A total of 4,329 patients who underwent elective surgery for choledochocystolithiasis in 44 referral hospitals between April 1987 and April 2007 were analyzed for mE-PASS along with postoperative events. The discrimination power of mE-PASS was assessed by the area under the receiver operating characteristic curve (AUC). The correlation between ordinal and interval variables was quantified by the Spearman rank correlation (ρ). The ratio of observed-to-estimated mortality rates (OE ratio) was used as a metric of surgical quality.

Results

Postoperative in-hospital mortality rates were 0 % (0/3,442) for laparoscopic cholecystectomy, 0.19 % (1/521) for open cholecystectomy, 1.6 % (1/63) for laparoscopic choledochotomy, 1.1 % (3/264) for open choledochotomy, and 5.1 % (2/39) for plasty or resection of the common bile duct. mE-PASS demonstrated a high discrimination power to predict in-hospital mortality; AUC, 95 % confidence interval (CI) of 0.96, 0.94–0.99. The predicted mortality rates significantly correlated with the severity of postoperative complications (ρ = 0.278, p < 0.0001) and length of hospital stay (ρ = 0.479, p < 0.0001).
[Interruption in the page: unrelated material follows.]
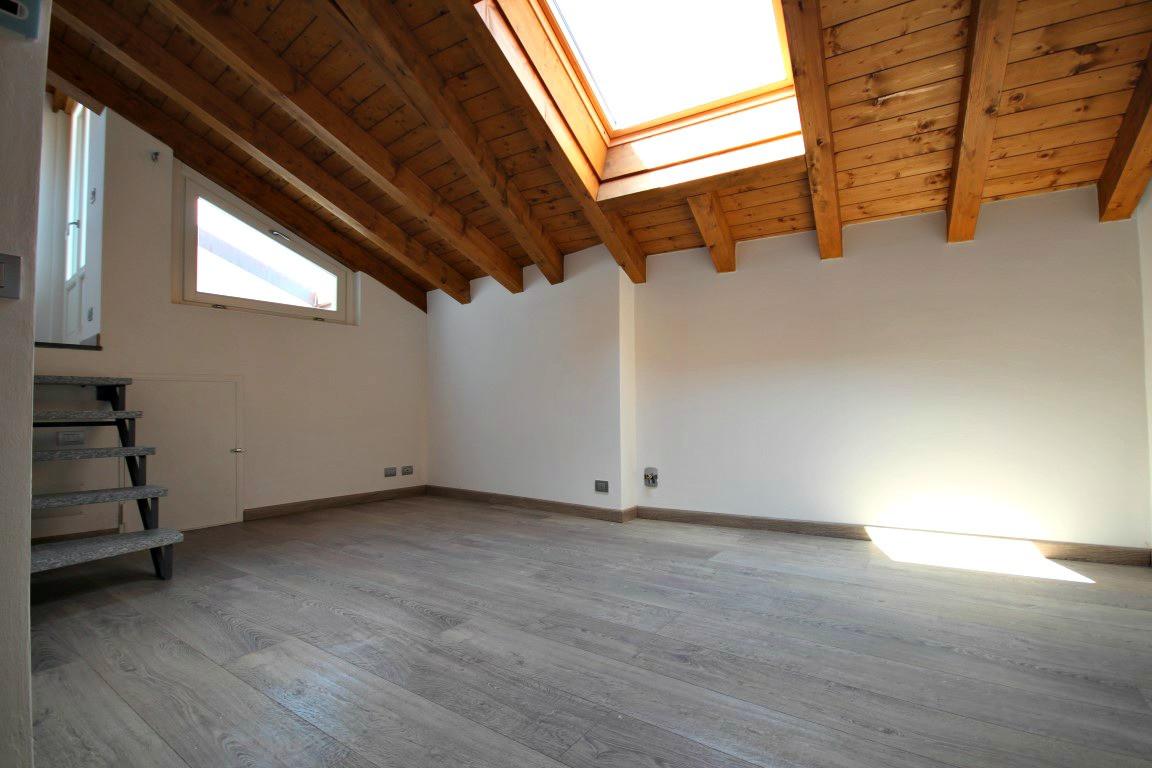 Appartamento in vendita a Verbania, 3 locali, zona Località: Pallanzacentro, prezzo € 230.000 | Cambio Casa.it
The OE ratios (95 % CI) improved slightly over time; 1.5 (0.25–9.0) between 1987 and 2000, and 0.40 (0.078–2.1) between 2001 and 2007.

Conclusions

The present study suggests that mE-PASS can predict postoperative risks in patients who have undergone choledochocystolithiasis. mE-PASS may be useful in surgical decision making and evaluating the quality of care.